Я спросила у него, как мне быть дальше, и отец сказал, что я могу поехать с ним в Японию и закончить этот учебный год там, а могу вернуться к матери на Гавайи. Ни то ни другое мне не понравилось. Отец в то время, только что разбежавшийся с очередной подружкой, в ожидании визы пил без просыпу.
Я жила в Сан-Франциско, пока не поправилась и не улетела в Монтану; денег отец давал мне достаточно, и я заказывала обеды на дом и кое-как справлялась. Помощи я у него попросила только раз, когда подошло время писать работу по биологии. Он обошелся со мной внимательно, проследил, чтобы у меня было все необходимое, и без разговоров уступил кабинет и печатную машинку. Для меня, подростка, получить такое разрешение, иметь право брать его личные вещи было очень важно. Я обрадовалась и, несмотря на болезнь, подолгу просиживала в кабинете. Да, мой отец изменился, зато я могла попадать в тот волшебный мир, где он оставался таким, как прежде.

Вопросы к тексту:
a. Определите, соответствуют ли отрывку об отце и учебе утверждения (i), (ii) и (iii). Для каждого ответьте «да» или «нет» и приведите решающие слова отрывка дословно в кавычках. (i) Отец предложил поехать вместе с ним в Японию и закончить учебный год там. (ii) Отец отказался дать печатную машинку для работы по биологии. (iii) Помощи у отца просили много раз.
b. Продолжите отрывок об отце и учебе, начав сразу после его последнего предложения.

Данные для понимания графиков:

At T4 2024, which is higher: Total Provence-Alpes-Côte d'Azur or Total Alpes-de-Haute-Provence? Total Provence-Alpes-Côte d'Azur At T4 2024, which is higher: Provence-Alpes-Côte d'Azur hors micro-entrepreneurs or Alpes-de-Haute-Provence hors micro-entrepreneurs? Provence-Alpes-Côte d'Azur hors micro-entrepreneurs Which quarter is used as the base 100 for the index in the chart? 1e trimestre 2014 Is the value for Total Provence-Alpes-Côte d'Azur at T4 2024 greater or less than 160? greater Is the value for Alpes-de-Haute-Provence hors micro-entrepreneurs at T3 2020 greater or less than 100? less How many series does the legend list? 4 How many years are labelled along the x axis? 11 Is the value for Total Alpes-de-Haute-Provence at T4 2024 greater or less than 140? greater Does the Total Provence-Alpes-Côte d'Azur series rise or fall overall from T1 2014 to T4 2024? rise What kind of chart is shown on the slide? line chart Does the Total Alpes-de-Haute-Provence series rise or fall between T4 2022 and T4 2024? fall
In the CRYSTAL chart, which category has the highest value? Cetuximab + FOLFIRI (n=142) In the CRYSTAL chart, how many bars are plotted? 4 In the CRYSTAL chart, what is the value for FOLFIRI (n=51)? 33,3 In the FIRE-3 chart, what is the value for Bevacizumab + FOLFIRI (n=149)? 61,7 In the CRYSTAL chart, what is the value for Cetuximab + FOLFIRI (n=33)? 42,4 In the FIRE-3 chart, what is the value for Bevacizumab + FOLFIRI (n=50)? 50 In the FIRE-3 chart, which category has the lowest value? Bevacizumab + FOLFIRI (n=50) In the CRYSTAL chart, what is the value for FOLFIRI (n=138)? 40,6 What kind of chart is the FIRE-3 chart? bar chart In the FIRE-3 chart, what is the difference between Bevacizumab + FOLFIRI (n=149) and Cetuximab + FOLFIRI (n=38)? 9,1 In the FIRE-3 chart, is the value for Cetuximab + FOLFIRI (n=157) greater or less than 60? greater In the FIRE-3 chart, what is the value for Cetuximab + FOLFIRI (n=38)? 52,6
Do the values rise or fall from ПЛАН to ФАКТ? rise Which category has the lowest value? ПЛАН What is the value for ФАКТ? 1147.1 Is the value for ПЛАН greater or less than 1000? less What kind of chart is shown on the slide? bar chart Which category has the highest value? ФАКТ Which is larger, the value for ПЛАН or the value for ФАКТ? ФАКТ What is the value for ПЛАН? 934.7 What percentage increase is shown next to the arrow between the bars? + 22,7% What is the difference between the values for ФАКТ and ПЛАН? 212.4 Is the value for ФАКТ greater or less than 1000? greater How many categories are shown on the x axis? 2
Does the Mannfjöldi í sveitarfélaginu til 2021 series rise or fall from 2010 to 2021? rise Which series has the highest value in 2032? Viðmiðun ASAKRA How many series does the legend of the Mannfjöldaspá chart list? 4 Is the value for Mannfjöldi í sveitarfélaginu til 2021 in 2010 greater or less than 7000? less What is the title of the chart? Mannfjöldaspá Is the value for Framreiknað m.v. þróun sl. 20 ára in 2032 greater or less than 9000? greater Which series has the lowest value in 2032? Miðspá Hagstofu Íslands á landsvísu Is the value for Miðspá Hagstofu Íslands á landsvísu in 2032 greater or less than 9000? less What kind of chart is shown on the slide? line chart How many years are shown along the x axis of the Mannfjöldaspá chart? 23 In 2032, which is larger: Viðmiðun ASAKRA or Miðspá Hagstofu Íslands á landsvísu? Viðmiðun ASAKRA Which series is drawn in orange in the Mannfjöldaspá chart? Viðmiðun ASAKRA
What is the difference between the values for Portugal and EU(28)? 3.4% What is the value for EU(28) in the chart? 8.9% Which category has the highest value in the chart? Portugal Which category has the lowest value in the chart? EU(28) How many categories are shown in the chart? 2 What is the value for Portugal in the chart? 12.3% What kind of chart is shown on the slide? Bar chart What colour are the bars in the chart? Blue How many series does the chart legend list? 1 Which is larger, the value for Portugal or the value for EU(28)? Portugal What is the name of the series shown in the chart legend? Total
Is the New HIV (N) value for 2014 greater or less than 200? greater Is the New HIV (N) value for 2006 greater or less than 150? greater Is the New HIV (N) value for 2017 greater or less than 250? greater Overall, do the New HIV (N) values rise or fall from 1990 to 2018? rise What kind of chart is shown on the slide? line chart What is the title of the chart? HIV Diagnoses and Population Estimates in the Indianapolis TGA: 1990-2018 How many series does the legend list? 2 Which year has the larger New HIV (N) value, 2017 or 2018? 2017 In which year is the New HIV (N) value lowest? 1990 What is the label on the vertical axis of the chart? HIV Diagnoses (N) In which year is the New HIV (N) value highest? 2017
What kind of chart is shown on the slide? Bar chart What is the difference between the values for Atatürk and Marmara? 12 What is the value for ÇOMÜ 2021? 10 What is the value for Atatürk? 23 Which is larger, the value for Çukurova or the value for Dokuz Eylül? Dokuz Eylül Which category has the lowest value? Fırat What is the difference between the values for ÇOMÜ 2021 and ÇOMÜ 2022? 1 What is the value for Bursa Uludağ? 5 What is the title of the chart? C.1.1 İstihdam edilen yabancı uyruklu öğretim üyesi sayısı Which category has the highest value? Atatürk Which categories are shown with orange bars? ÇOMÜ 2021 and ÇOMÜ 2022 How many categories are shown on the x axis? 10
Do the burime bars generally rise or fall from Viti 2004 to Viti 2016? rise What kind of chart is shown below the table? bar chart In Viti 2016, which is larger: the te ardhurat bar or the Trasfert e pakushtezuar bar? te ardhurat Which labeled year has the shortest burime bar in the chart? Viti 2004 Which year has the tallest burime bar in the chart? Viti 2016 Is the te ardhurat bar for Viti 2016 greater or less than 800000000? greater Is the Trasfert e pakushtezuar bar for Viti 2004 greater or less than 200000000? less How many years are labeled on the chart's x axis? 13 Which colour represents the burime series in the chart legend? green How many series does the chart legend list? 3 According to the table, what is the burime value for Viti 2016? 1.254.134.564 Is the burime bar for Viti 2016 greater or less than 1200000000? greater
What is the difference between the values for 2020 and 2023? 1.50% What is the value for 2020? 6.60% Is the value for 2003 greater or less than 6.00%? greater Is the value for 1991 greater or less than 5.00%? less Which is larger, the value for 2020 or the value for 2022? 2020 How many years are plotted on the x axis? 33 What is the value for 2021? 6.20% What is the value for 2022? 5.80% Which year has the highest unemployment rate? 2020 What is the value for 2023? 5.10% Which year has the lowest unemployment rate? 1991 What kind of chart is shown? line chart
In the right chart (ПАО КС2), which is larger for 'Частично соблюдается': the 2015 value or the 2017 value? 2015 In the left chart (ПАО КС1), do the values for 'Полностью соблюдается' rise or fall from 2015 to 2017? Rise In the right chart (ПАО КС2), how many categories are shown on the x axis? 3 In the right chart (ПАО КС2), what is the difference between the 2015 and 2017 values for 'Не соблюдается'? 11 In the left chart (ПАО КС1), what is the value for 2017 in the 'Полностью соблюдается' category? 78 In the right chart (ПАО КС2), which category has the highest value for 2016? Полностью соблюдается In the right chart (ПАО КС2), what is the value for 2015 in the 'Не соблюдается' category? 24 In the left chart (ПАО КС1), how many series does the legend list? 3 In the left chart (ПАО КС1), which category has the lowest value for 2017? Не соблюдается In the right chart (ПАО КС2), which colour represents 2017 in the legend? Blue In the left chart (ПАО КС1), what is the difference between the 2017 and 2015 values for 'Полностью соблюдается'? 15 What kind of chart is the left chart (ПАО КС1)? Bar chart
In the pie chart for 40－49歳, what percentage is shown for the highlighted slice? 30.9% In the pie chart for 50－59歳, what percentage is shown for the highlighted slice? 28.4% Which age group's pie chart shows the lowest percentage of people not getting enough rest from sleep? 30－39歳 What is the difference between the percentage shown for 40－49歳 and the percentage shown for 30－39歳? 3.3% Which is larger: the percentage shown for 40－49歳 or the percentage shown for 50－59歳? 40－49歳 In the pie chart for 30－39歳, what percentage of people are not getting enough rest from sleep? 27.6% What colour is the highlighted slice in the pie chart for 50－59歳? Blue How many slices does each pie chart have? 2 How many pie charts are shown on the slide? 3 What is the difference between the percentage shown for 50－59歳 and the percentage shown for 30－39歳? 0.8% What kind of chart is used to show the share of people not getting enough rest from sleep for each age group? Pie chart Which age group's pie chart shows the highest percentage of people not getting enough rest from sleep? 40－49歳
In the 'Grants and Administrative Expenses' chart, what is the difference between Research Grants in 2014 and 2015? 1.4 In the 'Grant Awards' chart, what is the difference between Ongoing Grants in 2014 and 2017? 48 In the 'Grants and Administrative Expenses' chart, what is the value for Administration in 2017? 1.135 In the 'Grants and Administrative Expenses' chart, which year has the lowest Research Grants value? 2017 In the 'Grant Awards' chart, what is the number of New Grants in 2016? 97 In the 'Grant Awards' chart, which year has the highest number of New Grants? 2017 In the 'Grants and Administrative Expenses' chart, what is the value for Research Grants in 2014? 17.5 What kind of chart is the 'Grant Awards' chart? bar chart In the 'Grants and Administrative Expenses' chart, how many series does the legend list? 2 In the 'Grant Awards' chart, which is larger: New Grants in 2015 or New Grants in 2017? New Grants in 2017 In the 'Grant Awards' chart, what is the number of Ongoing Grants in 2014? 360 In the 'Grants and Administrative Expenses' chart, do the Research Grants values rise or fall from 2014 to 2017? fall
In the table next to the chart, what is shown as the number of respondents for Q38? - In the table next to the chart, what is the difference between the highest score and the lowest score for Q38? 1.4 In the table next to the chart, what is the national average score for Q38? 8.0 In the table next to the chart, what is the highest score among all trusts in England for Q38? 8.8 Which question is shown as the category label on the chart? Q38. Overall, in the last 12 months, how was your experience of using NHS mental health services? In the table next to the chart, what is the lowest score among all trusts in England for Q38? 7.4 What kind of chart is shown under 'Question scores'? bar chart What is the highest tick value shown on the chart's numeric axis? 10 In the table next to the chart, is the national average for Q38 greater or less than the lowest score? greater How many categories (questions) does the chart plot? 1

Ответы по номерам:
a.
(i) Да: «отец сказал, что я могу поехать с ним в Японию и закончить этот учебный год там».
(ii) Нет: «без разговоров уступил кабинет и печатную машинку».
(iii) Нет: «Помощи я у него попросила только раз».

b.
Отец улетел в Японию и в Монтану вернулся только через семь месяцев. Я жила у Лекси и Дин. Они собирали меня по кусочкам, и так деликатно, что я этого даже не замечала.
1976–1977
Тем слезам суждено было пролиться, подняться откуда-то, из неведомого источника, скрытого далеко и глубоко под землей, приплыть от могильных холмиков и дешевых гостиничных комнат, где на стенах лежит печать одиночества и отчаяния.
К сожалению, горя вокруг хватило бы оросить пустыню Сахару.
Пока отец был в Японии, лошадь моя повредила ногу. Доктор Колми ее усыпил, и я села рядом на землю, положила лошадиную голову к себе на колени, гладила шею и смотрела за луг, на черепичную крышу нашего дома. От ветра трава полегла, и было видно амбар и окно кабинета, куда скрывался отец. Потом, спустившись, он всегда говорил, какой был день, хороший или не очень. Однажды я спросила, а какой день хороший. Отец испытующе посмотрел на меня и сказал:
— Когда восемь страниц. Когда шестнадцать, то еще лучше.
Теперь кабинет пустовал, отец был в Японии. Вернуться он должен был только в конце июля.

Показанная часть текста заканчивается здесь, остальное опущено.